Tuesday, November 2, 2010

Re: Using Bash in Vi mode. How to map keys?

Reply to message «Re: Using Bash in Vi mode. How to map keys?»,
sent 21:15:14 02 November 2010, Tuesday
by aleCodd:

> > what do you mean by that? <c-o> waits for a command and reenters insert
> > mode, but where does it MOVE?
Just try it while at the end of non-empty line and see where cursor moves. Don't
you think that there is some purpose of existance of <C-\><C-o> alongside with
<C-o>?

> > really appreciate your detailed explanation, so i guess immigrating to
> >
> > zsh land will make things easier in the end, too bad that it will take
> > another month or so to get used to it with all its commands etc.
Zsh has reasonable wizard that creates initial zshrc and does not require much
time to get used to it if you are already familiar with bash.

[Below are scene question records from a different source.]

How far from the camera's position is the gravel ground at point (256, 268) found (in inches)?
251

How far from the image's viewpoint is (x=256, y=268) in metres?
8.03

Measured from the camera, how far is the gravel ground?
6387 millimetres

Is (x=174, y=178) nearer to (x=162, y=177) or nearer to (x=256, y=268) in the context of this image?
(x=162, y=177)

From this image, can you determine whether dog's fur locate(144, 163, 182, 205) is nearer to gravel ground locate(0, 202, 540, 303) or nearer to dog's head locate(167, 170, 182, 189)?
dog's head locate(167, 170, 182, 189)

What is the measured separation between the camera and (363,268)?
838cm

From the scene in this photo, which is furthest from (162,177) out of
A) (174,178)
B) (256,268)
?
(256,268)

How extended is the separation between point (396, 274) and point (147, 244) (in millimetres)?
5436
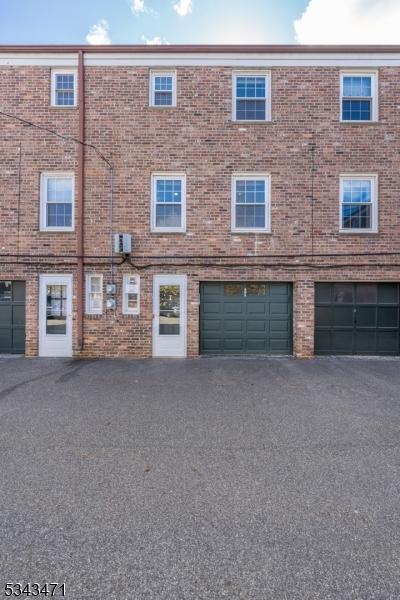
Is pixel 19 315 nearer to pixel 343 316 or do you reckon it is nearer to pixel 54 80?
pixel 54 80

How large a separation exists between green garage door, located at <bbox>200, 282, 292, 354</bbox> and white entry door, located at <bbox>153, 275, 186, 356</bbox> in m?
0.56

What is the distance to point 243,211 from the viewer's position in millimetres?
8547

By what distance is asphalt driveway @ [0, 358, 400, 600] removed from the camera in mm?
1970

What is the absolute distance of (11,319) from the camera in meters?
8.66

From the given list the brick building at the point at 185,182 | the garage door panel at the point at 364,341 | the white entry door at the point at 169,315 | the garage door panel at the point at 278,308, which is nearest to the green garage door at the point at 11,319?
the brick building at the point at 185,182

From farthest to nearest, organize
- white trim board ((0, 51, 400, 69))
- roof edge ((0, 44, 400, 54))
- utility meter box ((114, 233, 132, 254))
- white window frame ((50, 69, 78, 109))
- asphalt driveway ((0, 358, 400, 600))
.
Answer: white window frame ((50, 69, 78, 109)), white trim board ((0, 51, 400, 69)), roof edge ((0, 44, 400, 54)), utility meter box ((114, 233, 132, 254)), asphalt driveway ((0, 358, 400, 600))

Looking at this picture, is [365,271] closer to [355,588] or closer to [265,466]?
[265,466]

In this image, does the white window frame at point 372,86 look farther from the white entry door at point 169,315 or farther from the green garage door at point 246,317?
the white entry door at point 169,315

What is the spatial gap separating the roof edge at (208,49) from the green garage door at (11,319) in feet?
20.7

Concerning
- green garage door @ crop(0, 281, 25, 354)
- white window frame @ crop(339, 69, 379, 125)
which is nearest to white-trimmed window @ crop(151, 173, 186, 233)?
green garage door @ crop(0, 281, 25, 354)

Most of bash
functions will work in zsh as well, but you will need to rewrite prompt and
bindings (it looks like they can not invoke any functions so it is easy with
``binkey -s'').

It also has some very useful modules: zpty (an analog of expect), zmv
(rename/copy/link files); ttyctl (restores tty settings after application exited
or crashed), PCRE regex support, hooks for everything, globbing flags (capable
of replacing `find' and any `find | ... | xargs ...' pipe, though with some
perfomance penalty), parameter expansion flags (for example, escaping a string
stored in a variable no more requires sed, just ${(qqq)VAR}), highly
configurable completion... Just start using and you'll never want to switch
back.

PS: It was hard to find where is the text you wrote.

PPS: Most of the message is an offtopic here.